Dashing about Norfolk's roads last year showed re-bushing was going to be necessary this winter, so off we go.
The first step was to truss her up with a bungee to stop her shaking her head about. I planned to leave the yokes in place to avoid unnecessary disruption to a running bike.
Then, we need to get the front wheel off the ground without the ever-useful front stand. A scissor jack comes into play here:
Nest step is to remove the front wheel, mudguard stays on one side and remove the fork top bolt and clamping cap screw in the bottom yoke. Next, we use the fork puller tool to knock the stanchion out of the taper in the top yoke:
With the leg out, we can start disassembling. We put the leg in the vice using the cast lug on the bottom - we don't want to clamp around the thin slider. Having lifted off the spring, we can use the special tool to remove the seal holder.
With the seal holder undone, we can think about the next step. Lift the seal holder about six inches up the fork leg, and tape it out of the way. Don't try and pull it off upwards, as the leg is tapered and you will stretch the seal.
The top bush retains the leg in the slider, since the bottom bush is bolted to the leg, and the top bush is retained by a circlip under the seal. Here's the circlip in place:
You can see, at just past 12 o'clock, a semicircular groove.
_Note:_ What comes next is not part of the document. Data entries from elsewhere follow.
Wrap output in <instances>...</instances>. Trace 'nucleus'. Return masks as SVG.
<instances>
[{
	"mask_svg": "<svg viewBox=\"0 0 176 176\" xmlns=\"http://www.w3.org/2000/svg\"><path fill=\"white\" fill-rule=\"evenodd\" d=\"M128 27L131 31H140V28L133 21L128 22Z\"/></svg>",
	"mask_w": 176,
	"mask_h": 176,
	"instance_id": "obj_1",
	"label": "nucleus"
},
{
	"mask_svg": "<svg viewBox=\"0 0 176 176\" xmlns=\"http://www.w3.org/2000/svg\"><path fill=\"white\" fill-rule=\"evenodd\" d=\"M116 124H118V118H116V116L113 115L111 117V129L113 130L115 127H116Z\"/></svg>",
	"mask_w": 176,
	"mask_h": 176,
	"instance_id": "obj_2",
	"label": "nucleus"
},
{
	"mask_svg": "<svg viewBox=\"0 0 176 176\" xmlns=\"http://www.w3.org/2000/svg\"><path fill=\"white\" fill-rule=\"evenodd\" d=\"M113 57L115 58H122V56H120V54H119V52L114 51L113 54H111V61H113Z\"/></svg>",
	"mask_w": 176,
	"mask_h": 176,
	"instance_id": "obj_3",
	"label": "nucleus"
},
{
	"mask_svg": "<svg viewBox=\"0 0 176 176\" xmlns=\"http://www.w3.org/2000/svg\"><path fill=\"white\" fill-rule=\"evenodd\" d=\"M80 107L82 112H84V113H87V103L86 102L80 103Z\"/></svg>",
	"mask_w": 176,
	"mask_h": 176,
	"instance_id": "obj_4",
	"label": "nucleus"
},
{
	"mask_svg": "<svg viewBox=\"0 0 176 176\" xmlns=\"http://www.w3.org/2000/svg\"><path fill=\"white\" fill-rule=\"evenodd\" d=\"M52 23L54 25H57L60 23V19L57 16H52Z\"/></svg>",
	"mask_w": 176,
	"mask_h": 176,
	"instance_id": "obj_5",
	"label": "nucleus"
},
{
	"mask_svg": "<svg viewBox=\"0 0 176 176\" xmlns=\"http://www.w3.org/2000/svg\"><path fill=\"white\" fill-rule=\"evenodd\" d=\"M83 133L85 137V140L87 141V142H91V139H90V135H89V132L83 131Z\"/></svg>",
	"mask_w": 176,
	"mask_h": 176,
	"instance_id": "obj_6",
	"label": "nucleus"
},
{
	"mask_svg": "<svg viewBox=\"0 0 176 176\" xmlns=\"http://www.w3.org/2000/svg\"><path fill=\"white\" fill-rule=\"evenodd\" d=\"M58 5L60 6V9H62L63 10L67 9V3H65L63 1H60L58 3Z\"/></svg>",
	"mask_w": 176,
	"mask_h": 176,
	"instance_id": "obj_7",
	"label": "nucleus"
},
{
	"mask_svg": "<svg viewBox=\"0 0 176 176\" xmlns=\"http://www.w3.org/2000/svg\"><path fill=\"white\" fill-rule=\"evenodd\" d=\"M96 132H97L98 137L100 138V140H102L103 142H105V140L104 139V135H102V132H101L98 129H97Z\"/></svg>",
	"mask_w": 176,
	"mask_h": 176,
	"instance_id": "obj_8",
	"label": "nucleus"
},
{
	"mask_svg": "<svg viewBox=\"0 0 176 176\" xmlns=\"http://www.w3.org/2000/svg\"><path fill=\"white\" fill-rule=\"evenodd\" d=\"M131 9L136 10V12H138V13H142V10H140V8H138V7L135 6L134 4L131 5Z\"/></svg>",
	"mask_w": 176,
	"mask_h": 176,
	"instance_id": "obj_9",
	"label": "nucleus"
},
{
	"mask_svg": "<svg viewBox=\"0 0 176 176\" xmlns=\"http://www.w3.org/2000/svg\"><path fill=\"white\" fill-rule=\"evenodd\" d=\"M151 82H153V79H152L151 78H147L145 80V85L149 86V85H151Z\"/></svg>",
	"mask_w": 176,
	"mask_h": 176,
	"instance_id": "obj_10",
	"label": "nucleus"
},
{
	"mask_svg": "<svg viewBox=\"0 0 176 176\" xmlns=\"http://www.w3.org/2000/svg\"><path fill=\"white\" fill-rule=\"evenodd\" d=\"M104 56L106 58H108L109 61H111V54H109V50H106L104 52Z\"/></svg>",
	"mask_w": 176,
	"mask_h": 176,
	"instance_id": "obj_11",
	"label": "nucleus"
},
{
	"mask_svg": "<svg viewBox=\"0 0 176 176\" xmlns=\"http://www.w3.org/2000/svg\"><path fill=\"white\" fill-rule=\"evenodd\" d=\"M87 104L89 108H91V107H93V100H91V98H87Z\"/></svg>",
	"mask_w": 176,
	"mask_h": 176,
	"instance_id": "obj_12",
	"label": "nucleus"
This gives you access to the full diameter of the circlip. Get a small flat bladed screwdriver into the groove and push the circlip out. Find the end of the circlip and maneuver the screwdriver, still holding the circlip clear of the groove, towards the end of the circlip. When the end of the circlip is free of its groove, get a scriber or another small screwdriver under the end of the circlip and maneuver it upwards, moving back along the circlip as you winkle it out.
You can then pull the leg out of the slider:
These two pairs oil holes ( the others are behind the leg) show this is a post 1953 leg, which gives more progressive rebound damping than the earlier legs (which only have one pair of holes). The long top bushes which go with these later legs are shown in the picture above; earlier legs use a top bush of about half this length.
Here are the new bushes in place.They were both oversize on the outside diameter and required some 'easing'; The lower bush is retained by the stanchion bottom nut.
The next job is to lubricate the buses with some SAE 30 and place the stanchion back in the slider. You can then maneuver the circlip back into place by aligning one end in it's groove, and pushing the clip away from the retained end with a small screwdriver until it snaps into place. Next, put a little more oil around the top bush and screw the seal holder back down with the factory tool; fit the spring and you are done:
This is a new H18-48 stanchion top adapter, courtesy of Mr. John Budgen. The previous one succumbed to an unfortunate incident involving a copper mallet and a lack of forethought. You can see how it used to look in the previous picture - they are not very strong and cannot tolerate much abuse.
Once you have it all back together, you will need to fill the forks up with some SAE 30 engine oil. This is simply accomplished by removing the top bolt and, with a small funnel, pouring sufficient oil into the leg such that the level is 17-18 inches (43 cm) from the top of the yoke.